Treasury Principal Secretary Chris Kiptoo told Parliament that local lawyers have not received payment for the legal services they rendered in February 2024. Kenya in February tapped the international bond market to $1.5 billion bond, which will mature in 2031, and was oversubscribed four times.

“We had the services of legal experts during the Eurobond buyback. We got joint lead managers for the transactions,” Dr Kiptoo said.

“We had six firms that returned requests for proposals and we got two from Citi Bank and Stanbic Bank.”Dr Kiptoo told the National Assembly’s Finance and National Planning Committee chaired by Molo MP Kuria Kimani that the two lead managers needed lawyers to help with the Eurobond transactions.

He said the ministry wrote to Attorney General (AG)Justin Muturi to assist with the lawyers.

“The AG would help us to procure external legal experts. We need Sh90 million to pay them,” he said.

“They did a very good job. I feel bad they have not been paid by now. We had Sh30 million and we need to make it Sh90 million to clear the legal fee.”

Kitui Rural MP David Mboni demanded to know why the Treasury was seeking Sh90 million to pay lawyers: “Why pay Sh90 million to lawyers for negotiating the Eurobond? Don’t you have a legal team? Don’t you have advisors and legal experts at the Treasury?”

Kenya on February 12, moved to avert a default of the $2 billion Eurobond maturing in June after it settled on a higher rate on its return to the global debt market to finance an early buyback.

The country raised $1.5 billion through a more expensive Eurobond issued to global investors to help partially settle the $2 billion Eurobond that was issued in 2014 and which had a June 24, 2024 maturity date.

President William Ruto announced the country had paid $1.5 billion from the proceeds of the Eurobond that was priced at 10.37 percent.

Dr Kiptoo appeared before the committee to defend the budget for the State Department for the National Treasury for the financial year 2024/24, President Ruto’s administration borrowed Sh223.5 billion in the four months to January out of which Sh30 billion went to preparations towards the refinancing or repurchase of the Eurobond.

The Treasury data tabled in Parliament shows that Kenya contracted 11 new loans from multilateral and commercial creditors between September 1, 2023 and January 31, 2024.

The details of the new borrowings show that 10 of the loans are from multilateral lenders, and one from a commercial lender.
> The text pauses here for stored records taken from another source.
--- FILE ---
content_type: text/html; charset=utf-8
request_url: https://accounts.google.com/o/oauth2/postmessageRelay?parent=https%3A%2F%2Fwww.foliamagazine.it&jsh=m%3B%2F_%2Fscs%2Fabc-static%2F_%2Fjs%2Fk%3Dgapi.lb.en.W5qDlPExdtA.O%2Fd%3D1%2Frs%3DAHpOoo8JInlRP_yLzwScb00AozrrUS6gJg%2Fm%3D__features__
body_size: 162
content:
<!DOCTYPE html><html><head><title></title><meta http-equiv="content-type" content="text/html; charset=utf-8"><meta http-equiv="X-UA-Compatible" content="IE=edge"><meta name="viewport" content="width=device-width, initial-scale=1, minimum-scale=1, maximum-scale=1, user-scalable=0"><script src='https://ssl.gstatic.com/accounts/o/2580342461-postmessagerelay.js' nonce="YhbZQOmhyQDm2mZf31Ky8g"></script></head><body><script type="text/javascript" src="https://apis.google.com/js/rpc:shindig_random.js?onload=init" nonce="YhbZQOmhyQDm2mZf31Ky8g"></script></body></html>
The report shows that Kenya took a syndicated term loan facility worth Sh30.63 billion ($210 million) on December 28, 2023, from the Eastern and Southern African Trade and Development Bank that will be repaid in US dollars.“

The purpose of the loan is to fund the development projects, refinancing or repurchase of Eurobonds issued by the borrower, and payment of any fees, costs, and expenses in connection with the finance documents,” Prof Njuguna Ndung’u, the Treasury Cabinet Secretary, said in disclosures to Parliament.

“Tranche 1 loans and the Tranche 1 incremental facility loans will be repaid in four equal semi-annual installments of $2,500,000 on each applicable repayment date, Tranche 2 loans and the Tranche 2 incremental facility loans will be repaid in eight equal semi-annual instalments of $12,500,000 on each applicable repayment date, and Tranche 3 loans and the Tranche 3 incremental facility loans will be repaid in 12 equal semi-annual instalments of $8,333,333 on each applicable repayment date.”